Pensions, New Jobs, and Landlords in Bankruptcy Cases
Questions that often are asked as clients consider filling for bankruptcy are whether they will be able to keep their pension benefits and whether they will have trouble getting new jobs after filing . The answers are generally positive in these areas for people who do decide to file.
Pensions and other retirement benefits are usually protected in bankruptcy cases, which means that if you file for bankruptcy, you will keep these benefits. When you file for bankruptcy, there are certain types of property that you are allowed to keep. These types of property are kept through what are called exemptions. There is always a list of exemptions for each case, and the particular list you can use is determined by where you live. Every state has its own list of exemptions that apply in bankruptcy and can require its residents to use only that list. This used to be the practice in New York, where I practice, until a few years ago, when debtors in our state were allowed to choose between the New York list and the federal list.

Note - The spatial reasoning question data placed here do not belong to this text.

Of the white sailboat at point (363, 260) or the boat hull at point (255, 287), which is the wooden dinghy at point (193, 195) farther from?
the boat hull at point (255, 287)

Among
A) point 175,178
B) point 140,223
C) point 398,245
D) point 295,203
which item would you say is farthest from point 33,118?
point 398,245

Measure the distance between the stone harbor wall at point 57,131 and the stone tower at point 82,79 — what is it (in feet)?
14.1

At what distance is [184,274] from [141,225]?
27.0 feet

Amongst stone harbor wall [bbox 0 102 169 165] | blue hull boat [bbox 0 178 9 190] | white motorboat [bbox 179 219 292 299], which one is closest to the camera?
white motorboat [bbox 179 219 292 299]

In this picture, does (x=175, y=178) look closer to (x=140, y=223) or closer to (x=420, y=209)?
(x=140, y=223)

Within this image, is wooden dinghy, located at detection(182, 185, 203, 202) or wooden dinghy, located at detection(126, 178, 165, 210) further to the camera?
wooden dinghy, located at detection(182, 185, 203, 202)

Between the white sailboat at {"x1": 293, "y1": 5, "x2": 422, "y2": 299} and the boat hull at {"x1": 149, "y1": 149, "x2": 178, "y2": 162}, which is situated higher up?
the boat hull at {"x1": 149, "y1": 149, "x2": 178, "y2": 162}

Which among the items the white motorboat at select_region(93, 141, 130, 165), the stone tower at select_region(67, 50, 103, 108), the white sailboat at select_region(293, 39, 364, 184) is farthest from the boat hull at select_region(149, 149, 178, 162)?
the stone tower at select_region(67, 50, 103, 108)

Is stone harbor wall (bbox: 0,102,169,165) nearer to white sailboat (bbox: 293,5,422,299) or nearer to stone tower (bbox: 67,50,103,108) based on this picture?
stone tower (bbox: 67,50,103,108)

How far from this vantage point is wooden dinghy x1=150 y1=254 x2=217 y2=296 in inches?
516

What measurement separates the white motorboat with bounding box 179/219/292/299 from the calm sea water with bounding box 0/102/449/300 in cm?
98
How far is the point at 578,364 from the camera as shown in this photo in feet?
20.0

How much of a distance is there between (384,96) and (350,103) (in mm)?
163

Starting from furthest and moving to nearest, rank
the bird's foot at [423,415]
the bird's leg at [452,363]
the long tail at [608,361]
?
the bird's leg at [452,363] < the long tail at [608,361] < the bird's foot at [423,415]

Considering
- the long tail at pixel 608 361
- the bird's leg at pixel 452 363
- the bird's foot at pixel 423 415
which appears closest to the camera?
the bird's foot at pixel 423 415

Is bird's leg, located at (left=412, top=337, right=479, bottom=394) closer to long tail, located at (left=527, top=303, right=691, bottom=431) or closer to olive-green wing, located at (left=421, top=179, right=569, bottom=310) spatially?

The federal list of exemptions allows debtors to keep their pension benefits. This includes what are called defined benefit plans, which provide a payment on retirement based on years of service and level of compensation. Also included are the familiar defined contribution plans, where the value is based on what the debtor and their employer contribute to the plans. These are usually known by the section of the Internal Revenue Code that creates them: 401(k) plans, 453 plans, 403(b) plans, and so on. In fact, the federal list states that any plan which is exempt from taxation under the Internal Revenue Code is exempt in bankruptcy. This would also include IRA accounts.
New York and most other states also exempt all of these types of pension and retirement benefits.

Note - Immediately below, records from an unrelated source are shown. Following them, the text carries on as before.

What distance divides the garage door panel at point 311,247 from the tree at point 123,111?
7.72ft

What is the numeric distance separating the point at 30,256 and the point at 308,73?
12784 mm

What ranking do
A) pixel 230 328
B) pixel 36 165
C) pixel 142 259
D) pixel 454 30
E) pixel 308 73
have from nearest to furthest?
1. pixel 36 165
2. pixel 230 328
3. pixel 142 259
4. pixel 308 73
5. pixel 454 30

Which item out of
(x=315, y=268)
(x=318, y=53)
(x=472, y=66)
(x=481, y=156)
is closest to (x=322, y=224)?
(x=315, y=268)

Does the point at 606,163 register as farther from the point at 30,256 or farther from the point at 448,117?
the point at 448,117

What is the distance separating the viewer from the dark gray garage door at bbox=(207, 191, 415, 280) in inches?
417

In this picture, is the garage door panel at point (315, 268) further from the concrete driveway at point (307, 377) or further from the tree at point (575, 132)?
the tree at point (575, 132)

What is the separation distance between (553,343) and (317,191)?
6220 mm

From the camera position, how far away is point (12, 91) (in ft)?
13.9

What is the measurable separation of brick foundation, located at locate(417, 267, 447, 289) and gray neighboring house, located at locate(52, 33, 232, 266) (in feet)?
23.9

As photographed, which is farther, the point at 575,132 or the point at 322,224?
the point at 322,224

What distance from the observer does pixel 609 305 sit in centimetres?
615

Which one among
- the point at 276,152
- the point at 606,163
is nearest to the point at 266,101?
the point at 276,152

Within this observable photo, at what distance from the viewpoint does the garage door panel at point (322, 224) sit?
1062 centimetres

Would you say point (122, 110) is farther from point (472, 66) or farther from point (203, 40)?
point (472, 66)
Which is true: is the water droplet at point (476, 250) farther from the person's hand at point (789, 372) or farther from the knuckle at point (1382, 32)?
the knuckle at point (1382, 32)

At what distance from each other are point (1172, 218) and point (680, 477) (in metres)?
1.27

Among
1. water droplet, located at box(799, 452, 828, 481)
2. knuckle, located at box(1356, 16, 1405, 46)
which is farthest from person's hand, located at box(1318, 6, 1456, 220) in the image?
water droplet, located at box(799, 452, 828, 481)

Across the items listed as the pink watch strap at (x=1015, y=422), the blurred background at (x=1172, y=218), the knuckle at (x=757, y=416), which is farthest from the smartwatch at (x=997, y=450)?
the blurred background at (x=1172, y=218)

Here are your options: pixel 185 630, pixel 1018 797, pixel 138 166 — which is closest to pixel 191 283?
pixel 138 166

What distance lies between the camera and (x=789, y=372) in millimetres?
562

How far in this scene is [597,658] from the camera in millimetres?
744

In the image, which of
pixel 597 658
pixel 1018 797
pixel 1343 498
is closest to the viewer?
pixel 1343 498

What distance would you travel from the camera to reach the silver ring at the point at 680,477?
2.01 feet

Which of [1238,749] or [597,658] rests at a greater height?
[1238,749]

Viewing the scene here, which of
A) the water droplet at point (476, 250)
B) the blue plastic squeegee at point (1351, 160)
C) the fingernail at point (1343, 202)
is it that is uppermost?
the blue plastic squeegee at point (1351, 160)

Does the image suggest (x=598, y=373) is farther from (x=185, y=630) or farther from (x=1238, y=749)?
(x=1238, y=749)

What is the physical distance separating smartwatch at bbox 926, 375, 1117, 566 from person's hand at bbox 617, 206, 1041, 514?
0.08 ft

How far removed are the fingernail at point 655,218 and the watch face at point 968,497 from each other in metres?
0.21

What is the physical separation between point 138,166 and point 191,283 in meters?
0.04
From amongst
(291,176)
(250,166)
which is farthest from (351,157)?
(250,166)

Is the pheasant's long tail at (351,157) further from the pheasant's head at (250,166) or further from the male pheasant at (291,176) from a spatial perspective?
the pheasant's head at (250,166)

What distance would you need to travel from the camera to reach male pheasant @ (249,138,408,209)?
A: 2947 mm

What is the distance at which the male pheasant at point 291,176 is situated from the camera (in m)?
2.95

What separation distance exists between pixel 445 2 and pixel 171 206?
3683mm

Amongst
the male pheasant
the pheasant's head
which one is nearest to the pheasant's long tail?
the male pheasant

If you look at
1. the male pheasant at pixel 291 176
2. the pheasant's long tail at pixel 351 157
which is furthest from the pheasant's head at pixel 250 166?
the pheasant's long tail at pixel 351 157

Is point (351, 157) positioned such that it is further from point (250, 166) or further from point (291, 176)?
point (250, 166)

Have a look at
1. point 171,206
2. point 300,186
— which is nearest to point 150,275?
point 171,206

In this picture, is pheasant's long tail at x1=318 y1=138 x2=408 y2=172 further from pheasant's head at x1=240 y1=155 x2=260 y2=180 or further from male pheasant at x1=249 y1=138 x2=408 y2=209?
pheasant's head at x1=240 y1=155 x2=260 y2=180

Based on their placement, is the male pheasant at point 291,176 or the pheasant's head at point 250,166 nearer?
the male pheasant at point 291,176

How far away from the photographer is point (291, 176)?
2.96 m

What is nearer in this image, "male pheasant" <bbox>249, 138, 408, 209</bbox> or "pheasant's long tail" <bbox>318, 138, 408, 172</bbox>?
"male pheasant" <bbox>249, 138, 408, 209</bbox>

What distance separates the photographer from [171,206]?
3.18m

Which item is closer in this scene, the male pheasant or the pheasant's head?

Worried About Getting a Job After Filing for Bankruptcy?
For those who are worried about a job after filing for bankruptcy, there is a provision barring the government and private employers from discriminating against debtors in employment. The law is clear that an employer, governmental or private, cannot fire you for filing, but it is not clear if a private employer can refuse to hire you based on the bankruptcy filing. One section of the law makes it clear that governmental units cannot deny employment based on bankruptcy, but the section on private employers does not have language specifically prohibiting the denial of employment, and some courts have interpreted this to mean that private employers may refuse to hire because of bankruptcy, while others have held the opposite.
Proving that an employment decision is based on the bankruptcy may be hard as employers can claim that there were other factors in any employment decision. Although employers who get credit reports on prospective hires will see the filing of a bankruptcy, it seems that in actual practice few people have trouble finding jobs after bankruptcy. In fact, I know of one employer who wants prospective hires to file for bankruptcy where they have severe debt loads so that their financial worries will not interfere with their job.
The decision to file for bankruptcy always has to be weighed against what will happen if one does not file. While a debtor always is able to keep retirement benefits even though a petition in bankruptcy is filed, the possibilities relating to employment need to be considered. As with many things, a balancing has to be done. If the debts are so overwhelming that they will never be paid, a bankruptcy may be the answer even if there may be some small problems in the future.